In a nutshell, hydroponics is simply growing plants without soil. There are many different methods of hydroponic growing, and we’ve listed some of these techniques below.
Aeroponics – The process of growing plants in an air or mist environment, without the use of soil or aggregate medium. Plant roots hang in the air, and a mist of nutrient-rich water is sprayed onto the roots periodically.
Aquaponics – The combination of aquaculture (raising aquatic animals such as snails, fish, or prawns in tanks) and hydroponics (cultivating plants in water) in a symbiotic environment. The waste produced by aquatic animals supplies nutrients for the hydroponic plants. In turn, these plants purify the water for the animals.
Drip Irrigation – Also known as micro or localized watering, small drip emitters deliver a constant drip directly to the soil. This ensures that the soil is always moist, but not over watered.
DWC (Deep Water Culture) – A type of hydroponics system where plant roots continuously sit in a highly oxygenated water and nutrient solution. Oxygen is usually supplied using an airstone that pumps air to into the water.

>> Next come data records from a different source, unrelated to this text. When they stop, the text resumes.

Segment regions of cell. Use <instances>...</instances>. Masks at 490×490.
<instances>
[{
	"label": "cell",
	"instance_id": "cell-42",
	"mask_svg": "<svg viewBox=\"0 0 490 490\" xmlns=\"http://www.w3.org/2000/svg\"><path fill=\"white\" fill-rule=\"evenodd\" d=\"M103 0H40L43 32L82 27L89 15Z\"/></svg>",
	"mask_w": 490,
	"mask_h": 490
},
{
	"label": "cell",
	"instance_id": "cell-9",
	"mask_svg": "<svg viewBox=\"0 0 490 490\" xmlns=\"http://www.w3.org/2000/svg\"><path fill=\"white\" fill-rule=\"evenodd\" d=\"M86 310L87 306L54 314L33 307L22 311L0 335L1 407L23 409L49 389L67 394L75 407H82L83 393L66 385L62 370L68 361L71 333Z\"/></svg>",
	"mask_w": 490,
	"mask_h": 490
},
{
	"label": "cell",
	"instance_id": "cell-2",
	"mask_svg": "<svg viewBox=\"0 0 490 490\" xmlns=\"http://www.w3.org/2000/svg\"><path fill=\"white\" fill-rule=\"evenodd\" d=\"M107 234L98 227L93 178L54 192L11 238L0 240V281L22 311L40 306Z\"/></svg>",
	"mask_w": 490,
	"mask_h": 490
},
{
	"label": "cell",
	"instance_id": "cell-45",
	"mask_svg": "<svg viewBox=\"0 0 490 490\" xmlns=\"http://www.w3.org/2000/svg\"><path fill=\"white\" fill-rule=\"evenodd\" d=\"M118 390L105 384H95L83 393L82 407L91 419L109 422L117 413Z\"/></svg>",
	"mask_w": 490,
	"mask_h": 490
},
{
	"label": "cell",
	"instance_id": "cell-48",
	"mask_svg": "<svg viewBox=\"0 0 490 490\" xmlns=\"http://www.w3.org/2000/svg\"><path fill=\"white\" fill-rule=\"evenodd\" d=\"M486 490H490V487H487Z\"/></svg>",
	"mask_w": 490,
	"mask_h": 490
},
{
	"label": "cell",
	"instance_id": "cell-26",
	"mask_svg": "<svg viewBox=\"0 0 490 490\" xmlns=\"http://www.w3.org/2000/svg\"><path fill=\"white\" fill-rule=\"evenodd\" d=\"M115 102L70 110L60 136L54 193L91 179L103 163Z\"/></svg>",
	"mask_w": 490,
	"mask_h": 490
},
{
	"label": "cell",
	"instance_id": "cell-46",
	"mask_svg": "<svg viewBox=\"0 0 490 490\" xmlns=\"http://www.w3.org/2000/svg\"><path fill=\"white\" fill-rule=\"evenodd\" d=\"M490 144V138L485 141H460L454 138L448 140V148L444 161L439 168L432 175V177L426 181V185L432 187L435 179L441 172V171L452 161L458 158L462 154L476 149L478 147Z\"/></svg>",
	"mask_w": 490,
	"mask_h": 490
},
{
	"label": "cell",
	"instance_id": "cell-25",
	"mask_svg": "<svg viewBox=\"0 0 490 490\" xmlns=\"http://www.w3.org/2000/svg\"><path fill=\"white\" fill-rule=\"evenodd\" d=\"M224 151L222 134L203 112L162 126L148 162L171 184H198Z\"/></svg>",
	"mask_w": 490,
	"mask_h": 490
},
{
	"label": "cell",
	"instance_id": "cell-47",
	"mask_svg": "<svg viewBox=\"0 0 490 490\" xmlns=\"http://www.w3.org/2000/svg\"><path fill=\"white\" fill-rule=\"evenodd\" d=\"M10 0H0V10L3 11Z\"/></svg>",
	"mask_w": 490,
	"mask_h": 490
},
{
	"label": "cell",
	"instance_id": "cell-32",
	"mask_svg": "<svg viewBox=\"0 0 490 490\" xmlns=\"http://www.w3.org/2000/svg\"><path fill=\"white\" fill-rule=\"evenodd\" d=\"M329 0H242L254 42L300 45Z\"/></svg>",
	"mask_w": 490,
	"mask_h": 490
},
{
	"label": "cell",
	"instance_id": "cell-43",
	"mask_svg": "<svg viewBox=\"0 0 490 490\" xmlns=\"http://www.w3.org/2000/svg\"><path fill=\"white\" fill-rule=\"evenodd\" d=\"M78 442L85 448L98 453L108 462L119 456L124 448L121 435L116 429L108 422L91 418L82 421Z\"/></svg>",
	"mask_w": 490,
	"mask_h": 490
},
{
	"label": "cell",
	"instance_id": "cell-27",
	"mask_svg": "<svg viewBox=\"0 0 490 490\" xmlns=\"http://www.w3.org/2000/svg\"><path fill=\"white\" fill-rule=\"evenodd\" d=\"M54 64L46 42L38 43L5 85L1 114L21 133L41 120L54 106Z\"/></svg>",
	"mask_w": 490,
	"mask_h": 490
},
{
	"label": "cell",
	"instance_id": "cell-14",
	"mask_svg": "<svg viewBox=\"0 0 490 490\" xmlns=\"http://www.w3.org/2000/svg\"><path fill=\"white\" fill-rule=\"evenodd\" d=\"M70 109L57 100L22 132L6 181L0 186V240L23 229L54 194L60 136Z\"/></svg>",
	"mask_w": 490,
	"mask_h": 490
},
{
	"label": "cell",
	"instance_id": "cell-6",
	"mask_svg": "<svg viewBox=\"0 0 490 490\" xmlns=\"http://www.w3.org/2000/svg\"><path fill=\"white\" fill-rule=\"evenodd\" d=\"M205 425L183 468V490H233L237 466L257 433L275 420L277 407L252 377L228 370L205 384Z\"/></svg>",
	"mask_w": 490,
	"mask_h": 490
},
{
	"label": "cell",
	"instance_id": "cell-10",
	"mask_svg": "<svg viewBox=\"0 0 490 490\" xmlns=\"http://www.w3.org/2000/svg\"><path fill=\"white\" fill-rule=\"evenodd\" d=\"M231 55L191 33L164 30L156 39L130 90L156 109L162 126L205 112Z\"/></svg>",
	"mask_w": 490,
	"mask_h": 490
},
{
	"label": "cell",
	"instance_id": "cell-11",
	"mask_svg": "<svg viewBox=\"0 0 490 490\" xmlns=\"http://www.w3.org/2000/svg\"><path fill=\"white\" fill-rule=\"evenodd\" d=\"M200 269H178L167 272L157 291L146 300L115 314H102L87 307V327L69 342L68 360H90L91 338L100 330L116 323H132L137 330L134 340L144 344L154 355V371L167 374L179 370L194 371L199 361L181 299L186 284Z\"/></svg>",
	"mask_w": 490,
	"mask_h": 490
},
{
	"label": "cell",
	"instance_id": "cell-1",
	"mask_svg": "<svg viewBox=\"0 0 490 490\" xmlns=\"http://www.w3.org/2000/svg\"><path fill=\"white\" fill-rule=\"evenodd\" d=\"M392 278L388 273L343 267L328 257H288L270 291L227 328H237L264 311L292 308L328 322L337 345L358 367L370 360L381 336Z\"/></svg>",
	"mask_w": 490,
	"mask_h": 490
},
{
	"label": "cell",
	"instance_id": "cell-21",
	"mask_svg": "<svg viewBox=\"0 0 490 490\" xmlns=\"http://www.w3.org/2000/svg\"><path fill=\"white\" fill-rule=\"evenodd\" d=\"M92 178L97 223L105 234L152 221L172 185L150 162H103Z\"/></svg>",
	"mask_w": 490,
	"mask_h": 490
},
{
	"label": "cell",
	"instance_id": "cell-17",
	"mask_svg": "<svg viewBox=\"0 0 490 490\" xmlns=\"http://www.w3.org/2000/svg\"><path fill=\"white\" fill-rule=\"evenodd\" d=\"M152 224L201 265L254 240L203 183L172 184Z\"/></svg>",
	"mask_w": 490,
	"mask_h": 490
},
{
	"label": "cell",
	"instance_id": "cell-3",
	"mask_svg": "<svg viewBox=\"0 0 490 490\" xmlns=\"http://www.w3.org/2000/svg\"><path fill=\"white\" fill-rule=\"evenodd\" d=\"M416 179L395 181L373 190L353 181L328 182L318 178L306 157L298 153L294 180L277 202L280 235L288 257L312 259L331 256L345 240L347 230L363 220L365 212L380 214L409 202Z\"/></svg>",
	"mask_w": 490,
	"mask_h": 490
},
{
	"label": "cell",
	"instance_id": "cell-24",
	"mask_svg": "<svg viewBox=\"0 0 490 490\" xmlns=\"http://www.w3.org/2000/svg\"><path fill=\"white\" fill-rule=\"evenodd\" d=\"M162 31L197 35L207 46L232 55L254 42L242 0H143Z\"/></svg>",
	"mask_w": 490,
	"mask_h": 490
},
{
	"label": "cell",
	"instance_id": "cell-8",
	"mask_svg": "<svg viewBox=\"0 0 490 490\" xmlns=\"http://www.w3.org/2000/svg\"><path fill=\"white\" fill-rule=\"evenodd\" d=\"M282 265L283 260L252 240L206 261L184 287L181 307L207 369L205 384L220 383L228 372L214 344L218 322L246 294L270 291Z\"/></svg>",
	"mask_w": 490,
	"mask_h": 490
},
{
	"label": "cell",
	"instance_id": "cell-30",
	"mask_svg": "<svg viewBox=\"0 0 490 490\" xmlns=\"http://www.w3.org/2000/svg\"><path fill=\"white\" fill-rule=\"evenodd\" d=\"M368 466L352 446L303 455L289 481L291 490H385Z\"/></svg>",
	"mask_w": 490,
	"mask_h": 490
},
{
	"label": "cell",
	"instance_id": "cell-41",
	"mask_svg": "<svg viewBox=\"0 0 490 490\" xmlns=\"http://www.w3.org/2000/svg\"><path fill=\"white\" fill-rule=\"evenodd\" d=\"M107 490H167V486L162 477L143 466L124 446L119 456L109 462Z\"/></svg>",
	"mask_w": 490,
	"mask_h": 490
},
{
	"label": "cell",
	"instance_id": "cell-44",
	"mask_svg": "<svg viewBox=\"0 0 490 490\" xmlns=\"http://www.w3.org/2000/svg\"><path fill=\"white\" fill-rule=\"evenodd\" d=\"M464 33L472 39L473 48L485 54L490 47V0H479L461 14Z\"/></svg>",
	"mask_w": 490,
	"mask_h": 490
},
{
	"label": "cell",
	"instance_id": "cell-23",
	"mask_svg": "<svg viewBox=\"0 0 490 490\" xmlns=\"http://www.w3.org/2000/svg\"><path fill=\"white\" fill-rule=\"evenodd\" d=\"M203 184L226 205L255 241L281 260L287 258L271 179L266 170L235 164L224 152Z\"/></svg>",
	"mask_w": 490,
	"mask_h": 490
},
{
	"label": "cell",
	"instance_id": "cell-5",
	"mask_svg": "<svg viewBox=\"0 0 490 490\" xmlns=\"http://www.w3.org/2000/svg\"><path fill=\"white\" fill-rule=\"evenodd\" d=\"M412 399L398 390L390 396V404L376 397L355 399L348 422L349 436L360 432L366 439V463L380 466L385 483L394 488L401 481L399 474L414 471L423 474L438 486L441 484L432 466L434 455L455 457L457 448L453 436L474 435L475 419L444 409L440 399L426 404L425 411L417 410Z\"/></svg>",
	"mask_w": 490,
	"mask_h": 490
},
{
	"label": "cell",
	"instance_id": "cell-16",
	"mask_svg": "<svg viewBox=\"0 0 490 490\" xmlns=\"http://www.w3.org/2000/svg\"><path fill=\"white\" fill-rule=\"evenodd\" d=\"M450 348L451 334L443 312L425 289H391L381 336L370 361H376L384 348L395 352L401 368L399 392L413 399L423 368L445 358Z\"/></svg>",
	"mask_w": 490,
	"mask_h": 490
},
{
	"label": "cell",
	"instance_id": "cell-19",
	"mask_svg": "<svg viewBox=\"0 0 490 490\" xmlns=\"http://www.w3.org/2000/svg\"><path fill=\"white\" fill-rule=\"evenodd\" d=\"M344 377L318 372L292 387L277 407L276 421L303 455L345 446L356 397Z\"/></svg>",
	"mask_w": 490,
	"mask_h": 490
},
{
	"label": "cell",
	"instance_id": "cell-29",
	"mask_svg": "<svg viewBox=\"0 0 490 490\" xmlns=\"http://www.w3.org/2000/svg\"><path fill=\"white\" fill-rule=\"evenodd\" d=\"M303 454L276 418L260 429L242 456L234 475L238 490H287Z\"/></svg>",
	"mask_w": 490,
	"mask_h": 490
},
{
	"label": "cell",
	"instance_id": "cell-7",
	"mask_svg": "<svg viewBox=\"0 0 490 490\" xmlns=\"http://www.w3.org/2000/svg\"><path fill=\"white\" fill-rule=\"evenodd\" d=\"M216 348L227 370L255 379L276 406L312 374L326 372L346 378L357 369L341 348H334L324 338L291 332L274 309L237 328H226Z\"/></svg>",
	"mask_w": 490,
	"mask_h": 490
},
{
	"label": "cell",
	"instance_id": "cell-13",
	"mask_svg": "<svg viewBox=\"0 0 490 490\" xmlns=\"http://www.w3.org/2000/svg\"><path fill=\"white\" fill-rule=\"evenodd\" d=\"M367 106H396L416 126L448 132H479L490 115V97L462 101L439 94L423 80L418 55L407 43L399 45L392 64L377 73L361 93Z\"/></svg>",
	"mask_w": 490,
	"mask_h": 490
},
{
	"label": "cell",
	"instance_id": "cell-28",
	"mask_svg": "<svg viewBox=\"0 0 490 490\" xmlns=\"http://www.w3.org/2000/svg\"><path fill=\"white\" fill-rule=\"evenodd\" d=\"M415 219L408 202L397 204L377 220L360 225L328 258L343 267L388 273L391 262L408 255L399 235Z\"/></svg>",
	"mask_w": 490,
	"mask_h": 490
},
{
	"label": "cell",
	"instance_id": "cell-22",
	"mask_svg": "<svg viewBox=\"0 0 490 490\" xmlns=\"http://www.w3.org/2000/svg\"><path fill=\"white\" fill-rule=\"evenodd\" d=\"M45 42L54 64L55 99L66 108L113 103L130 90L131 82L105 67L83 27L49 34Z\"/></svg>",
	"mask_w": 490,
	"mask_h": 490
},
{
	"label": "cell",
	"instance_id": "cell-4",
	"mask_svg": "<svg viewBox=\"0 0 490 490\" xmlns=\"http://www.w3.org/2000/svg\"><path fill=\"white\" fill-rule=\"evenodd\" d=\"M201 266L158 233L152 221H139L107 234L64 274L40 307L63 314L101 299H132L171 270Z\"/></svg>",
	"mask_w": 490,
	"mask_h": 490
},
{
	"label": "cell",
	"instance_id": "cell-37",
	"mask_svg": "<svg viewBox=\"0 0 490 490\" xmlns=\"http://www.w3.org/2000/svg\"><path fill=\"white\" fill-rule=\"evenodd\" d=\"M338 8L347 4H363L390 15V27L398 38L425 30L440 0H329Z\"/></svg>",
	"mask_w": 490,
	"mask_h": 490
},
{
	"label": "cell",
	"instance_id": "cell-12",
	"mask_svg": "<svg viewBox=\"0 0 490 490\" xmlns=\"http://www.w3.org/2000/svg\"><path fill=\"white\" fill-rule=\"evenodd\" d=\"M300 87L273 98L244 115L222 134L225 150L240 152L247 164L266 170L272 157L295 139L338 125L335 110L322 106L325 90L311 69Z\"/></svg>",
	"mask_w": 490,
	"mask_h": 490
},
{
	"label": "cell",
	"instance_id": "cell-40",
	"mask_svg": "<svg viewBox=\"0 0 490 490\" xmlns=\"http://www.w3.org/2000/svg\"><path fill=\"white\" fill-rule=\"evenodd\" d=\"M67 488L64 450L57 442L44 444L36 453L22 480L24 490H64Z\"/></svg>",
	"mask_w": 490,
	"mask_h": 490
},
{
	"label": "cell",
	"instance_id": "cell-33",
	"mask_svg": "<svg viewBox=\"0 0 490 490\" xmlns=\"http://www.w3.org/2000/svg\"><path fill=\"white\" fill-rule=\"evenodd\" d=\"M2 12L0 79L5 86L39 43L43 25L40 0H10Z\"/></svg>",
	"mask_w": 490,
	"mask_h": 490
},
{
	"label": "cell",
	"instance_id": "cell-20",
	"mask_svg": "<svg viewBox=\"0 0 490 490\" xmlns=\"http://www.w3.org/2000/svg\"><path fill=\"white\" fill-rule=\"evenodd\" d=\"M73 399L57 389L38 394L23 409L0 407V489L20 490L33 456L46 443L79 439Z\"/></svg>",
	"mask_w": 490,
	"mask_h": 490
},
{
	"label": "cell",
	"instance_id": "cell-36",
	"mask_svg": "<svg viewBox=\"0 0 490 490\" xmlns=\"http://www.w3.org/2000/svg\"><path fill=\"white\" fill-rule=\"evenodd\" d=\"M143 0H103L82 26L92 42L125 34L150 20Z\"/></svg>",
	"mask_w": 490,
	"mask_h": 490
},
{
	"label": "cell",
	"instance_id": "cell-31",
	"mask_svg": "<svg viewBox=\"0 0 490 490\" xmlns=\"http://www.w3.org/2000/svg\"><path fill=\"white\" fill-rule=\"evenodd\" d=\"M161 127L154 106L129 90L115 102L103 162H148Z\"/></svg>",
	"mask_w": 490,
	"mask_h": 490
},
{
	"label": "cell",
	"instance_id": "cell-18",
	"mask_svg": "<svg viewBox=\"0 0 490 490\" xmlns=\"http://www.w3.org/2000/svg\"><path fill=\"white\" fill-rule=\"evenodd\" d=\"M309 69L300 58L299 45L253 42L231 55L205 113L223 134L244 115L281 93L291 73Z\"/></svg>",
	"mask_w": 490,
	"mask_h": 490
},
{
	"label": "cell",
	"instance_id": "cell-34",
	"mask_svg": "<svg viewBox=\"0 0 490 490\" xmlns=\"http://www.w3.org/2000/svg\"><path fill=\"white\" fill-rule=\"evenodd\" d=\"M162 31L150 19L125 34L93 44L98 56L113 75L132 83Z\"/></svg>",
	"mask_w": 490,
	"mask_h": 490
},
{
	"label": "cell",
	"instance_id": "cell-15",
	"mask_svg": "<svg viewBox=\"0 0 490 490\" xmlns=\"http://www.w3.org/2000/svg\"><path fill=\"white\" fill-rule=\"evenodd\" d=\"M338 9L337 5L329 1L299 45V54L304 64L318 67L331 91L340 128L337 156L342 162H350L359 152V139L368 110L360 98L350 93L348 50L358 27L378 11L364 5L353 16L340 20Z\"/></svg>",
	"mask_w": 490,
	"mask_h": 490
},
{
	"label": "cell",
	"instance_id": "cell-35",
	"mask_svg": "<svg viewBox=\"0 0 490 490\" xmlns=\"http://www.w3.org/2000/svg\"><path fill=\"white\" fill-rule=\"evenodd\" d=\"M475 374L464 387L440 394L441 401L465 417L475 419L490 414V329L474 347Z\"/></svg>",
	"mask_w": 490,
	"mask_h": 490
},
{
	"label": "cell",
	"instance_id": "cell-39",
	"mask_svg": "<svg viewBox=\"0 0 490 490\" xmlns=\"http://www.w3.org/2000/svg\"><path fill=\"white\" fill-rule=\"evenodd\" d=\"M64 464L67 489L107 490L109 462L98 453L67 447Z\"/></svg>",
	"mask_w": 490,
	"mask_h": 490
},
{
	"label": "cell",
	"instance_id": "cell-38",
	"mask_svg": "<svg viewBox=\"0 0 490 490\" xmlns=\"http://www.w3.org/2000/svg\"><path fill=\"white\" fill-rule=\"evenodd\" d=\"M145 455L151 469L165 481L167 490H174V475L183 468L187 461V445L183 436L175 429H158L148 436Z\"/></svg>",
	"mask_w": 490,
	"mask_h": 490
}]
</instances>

Ebb & Flow – In this process, plant roots sit in a coarse growing medium for support, while a water and nutrient solution periodically flows past the roots on a set time schedule. This is similar to the ocean’s rising and receding tides. This allows for the aeration of the roots, while automating the job of watering the plants by hand.
Nutrient Film Technique – This technique involves running a continuous oxygen and nutrient rich film of water over the plants roots in an enclosed space or tube.
All of these different techniques have one thing in common: they don’t need the roots to spread out in soil to absorb nutrients. Instead, they are fed a concentrated solution of oxygen and nutrients. This allows the roots to be packed into much smaller spaces.
All of these systems allow you to be creative and in control. You decide what nutrients to add, how much, and when. This control contributes to the increased speed and yield of growth you will experience.
There are additional benefits to going the hydro route. With hydroponics, you are using less water, as it is being recirculated to your plants and only changed out every 7-12 days. No more watching 10% of your runoff go to waste each watering. You also have a secret weapon in your battle against bugs, since eliminating soil from your operation will also eliminate certain bugs that can attack your plants.
The Final Choice
In the end, whether you choose to use soil or hydroponics is, of course, up to you. There really is no right or wrong answer. Just weigh the pros and cons of each style and method, make a decision that works best for you, and then get growing!